On Monday, President Donald Trump was asked point-blank whether he supports cutting the Federal Emergency Management Agency's (FEMA) budget in the aftermath of Hurricane Harvey. His response: "No."
Left unmentioned was the fact that, earlier this spring, the president of the United States called for historic cuts to FEMA's budget. Trump's 2018 budget blueprint proposed more than $1 billion in cuts to FEMA--11 percent of its total footprint. The proposal would make major cuts to six FEMA grants, including its two largest for preparing for and responding to emergencies. It would also entirely eliminate four grants, including funding for emergency food and shelter and training for first responders.
The administration's rationale is that FEMA funding cuts are needed to pay for its immigration enforcement and mass deportation efforts--along with Trump's proposal to build a wall along the southern border. All told, Trump wants to shift $5 billion within the Department of Homeland Security, where FEMA is housed, to Customs and Border Protection and Immigration and Customs Enforcement.

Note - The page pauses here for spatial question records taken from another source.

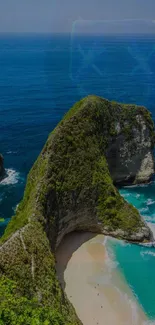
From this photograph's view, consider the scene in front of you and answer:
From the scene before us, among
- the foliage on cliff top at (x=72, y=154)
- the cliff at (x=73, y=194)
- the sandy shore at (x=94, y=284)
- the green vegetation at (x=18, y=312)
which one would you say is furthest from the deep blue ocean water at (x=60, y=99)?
the green vegetation at (x=18, y=312)

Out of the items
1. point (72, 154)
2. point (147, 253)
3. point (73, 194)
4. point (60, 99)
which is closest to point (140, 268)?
point (147, 253)

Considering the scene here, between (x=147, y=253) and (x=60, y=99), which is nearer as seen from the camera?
(x=147, y=253)

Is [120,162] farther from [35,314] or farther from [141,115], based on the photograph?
[35,314]

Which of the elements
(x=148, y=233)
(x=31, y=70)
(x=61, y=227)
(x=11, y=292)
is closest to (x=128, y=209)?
(x=148, y=233)

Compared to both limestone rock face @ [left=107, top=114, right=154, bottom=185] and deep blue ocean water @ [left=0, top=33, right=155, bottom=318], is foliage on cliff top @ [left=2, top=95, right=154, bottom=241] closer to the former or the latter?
limestone rock face @ [left=107, top=114, right=154, bottom=185]

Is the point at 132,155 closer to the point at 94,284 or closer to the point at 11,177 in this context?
the point at 11,177

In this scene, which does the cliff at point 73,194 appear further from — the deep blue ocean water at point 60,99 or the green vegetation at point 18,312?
the deep blue ocean water at point 60,99
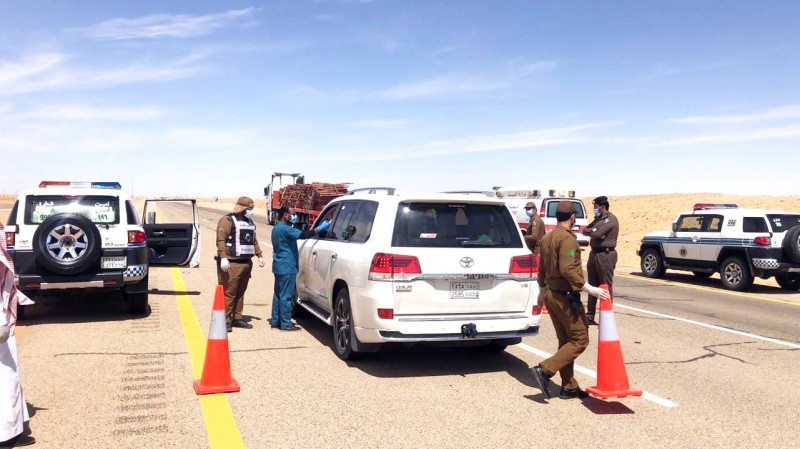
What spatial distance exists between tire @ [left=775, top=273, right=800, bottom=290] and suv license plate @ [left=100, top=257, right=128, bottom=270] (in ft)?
45.6

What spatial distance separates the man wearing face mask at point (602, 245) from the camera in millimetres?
9586

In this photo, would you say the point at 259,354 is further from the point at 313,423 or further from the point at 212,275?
the point at 212,275

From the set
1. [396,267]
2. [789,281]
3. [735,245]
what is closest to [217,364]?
[396,267]

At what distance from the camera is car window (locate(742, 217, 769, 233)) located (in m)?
14.3

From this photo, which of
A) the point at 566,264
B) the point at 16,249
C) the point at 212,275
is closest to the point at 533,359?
the point at 566,264

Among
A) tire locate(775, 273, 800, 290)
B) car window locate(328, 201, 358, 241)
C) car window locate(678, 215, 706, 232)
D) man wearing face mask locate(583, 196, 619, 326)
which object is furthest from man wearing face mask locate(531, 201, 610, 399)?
tire locate(775, 273, 800, 290)

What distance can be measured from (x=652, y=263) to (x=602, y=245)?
27.7ft

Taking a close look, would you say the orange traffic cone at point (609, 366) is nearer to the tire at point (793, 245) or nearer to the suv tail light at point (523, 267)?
the suv tail light at point (523, 267)

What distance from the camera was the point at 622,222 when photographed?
4588 cm

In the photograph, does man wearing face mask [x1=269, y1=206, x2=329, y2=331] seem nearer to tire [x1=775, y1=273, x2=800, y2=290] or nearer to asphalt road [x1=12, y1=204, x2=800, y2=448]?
asphalt road [x1=12, y1=204, x2=800, y2=448]

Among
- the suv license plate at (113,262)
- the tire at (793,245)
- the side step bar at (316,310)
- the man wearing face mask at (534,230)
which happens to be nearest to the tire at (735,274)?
the tire at (793,245)

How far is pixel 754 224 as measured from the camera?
47.5ft

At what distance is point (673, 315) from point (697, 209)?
6.24m

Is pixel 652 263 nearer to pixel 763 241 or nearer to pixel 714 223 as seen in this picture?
pixel 714 223
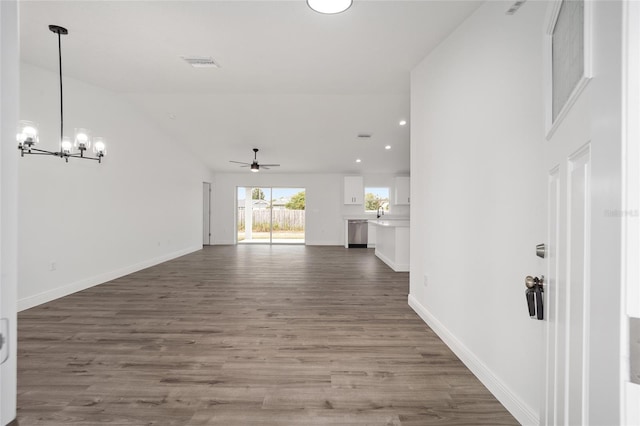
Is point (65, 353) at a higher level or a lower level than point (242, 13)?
lower

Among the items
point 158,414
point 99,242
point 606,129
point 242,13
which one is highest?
point 242,13

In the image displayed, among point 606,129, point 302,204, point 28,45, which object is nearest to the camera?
point 606,129

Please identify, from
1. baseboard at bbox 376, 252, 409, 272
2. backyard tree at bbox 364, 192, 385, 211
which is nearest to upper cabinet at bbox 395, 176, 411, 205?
backyard tree at bbox 364, 192, 385, 211

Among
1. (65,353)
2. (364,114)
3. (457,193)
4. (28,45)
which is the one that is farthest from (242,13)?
(364,114)

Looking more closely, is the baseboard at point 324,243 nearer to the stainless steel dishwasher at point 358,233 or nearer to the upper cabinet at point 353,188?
the stainless steel dishwasher at point 358,233

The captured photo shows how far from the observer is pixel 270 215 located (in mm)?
10852

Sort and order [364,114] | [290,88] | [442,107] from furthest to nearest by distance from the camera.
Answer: [364,114] → [290,88] → [442,107]

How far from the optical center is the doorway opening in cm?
1085

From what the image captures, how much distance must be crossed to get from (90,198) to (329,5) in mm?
4484

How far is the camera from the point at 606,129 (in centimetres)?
56

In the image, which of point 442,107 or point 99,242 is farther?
point 99,242

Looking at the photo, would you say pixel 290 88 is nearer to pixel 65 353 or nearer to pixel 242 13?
pixel 242 13

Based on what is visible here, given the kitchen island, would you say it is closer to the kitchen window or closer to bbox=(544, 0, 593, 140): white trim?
the kitchen window

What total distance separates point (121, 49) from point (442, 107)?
3.47 meters
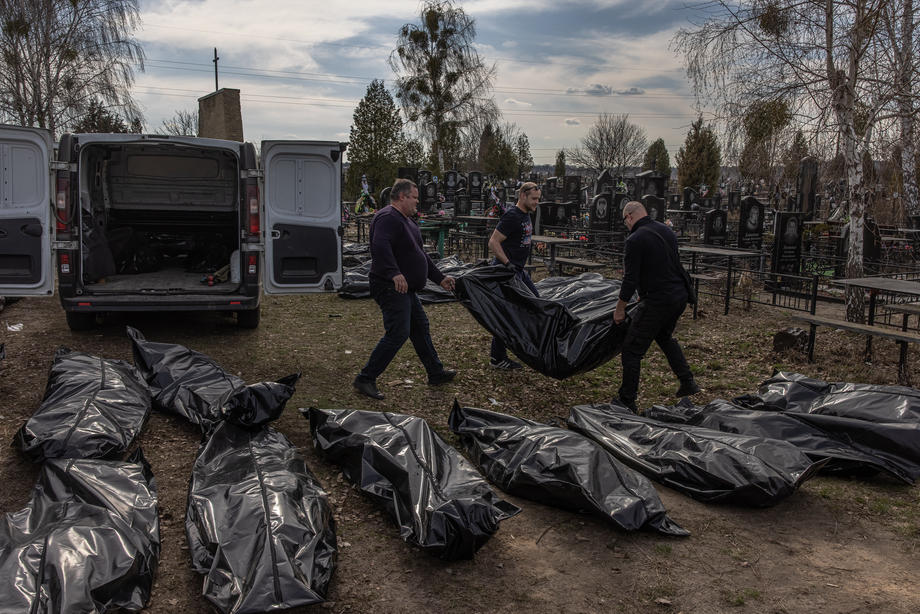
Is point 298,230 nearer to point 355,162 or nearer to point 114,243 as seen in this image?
point 114,243

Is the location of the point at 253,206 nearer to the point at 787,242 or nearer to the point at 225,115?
the point at 225,115

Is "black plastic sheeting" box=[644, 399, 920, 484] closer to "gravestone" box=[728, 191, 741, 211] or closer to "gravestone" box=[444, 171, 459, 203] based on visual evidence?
"gravestone" box=[444, 171, 459, 203]

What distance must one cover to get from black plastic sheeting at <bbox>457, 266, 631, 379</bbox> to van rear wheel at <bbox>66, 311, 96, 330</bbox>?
13.8 ft

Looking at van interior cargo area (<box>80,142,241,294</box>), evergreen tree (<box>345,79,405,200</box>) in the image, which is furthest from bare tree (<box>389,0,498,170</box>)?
van interior cargo area (<box>80,142,241,294</box>)

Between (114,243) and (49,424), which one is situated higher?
(114,243)

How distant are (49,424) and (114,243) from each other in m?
4.72

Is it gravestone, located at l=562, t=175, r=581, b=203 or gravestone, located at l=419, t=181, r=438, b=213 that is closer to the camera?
gravestone, located at l=419, t=181, r=438, b=213

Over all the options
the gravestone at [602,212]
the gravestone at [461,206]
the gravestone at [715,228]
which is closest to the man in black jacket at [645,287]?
the gravestone at [715,228]

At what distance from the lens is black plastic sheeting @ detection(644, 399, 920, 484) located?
4.18 metres

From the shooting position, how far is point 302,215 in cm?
696

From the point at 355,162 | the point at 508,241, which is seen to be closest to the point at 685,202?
the point at 355,162

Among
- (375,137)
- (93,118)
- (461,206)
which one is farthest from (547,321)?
(375,137)

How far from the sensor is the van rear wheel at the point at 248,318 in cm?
768

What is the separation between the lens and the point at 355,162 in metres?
33.6
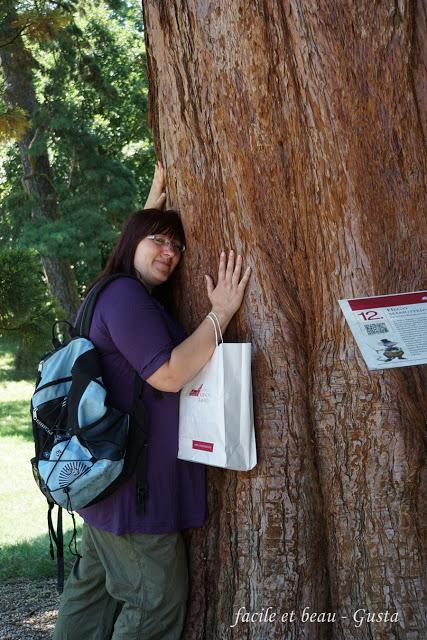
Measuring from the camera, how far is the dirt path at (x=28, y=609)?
4457mm

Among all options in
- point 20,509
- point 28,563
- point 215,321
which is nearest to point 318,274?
point 215,321

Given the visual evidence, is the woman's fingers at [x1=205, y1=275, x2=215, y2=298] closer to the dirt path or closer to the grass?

FEMA is not Trump's only target for cuts when it comes to disaster preparedness. The budget also takes an axe to the U.S. Coast Guard (unusual given the administration's support for increased U.S. military spending), which has already rescued dozens from the floodwaters in Texas. The budget cuts a whopping $1.2 billion from the Coast Guard's approximately $9 billion budget.
And despite promises to invest in the country's infrastructure, Trump's budget slashes the investments that are critical for disaster preparedness. He would immediately eliminate the Transportation Investment Generating Economic Recovery grant, which, among other things, helped Florida build a new hurricane evacuation route in the Everglades. His cuts to the Highway Trust Fund would starve the country's highway infrastructure of nearly $100 billion--and put more than 97,000 jobs at risk in Texas alone. Just last week, Trump announced the rollback of an Obama administration order that new infrastructure projects be designed to survive rising sea levels and climate change (FEMA was in the process of soliciting public comment).
The impact of these cuts will not be felt equally. Cuts to emergency preparedness--like the natural disasters themselves--fall particularly hard on the most vulnerable. Communities of color are the most likely to live in neighborhoods that are at risk of flooding. They're also more likely to live near the petrochemical plants that could discharge toxic substances during the hurricane. According to social vulnerability maps, seniors, people with disabilities, immigrants, and people in poverty are all more likely to live in neighborhoods most affected by Hurricane Harvey.
The irony is that the administration is so focused on mass deportation and building a wall that it is openly neglecting real national security risks. FEMA and the U.S. Coast Guard not only respond to natural disasters and protect vulnerable populations; they also respond to terrorist attacks. As with so many other policies, Donald Trump is so focused on chasing his white whale that he's ignoring the core functions of government.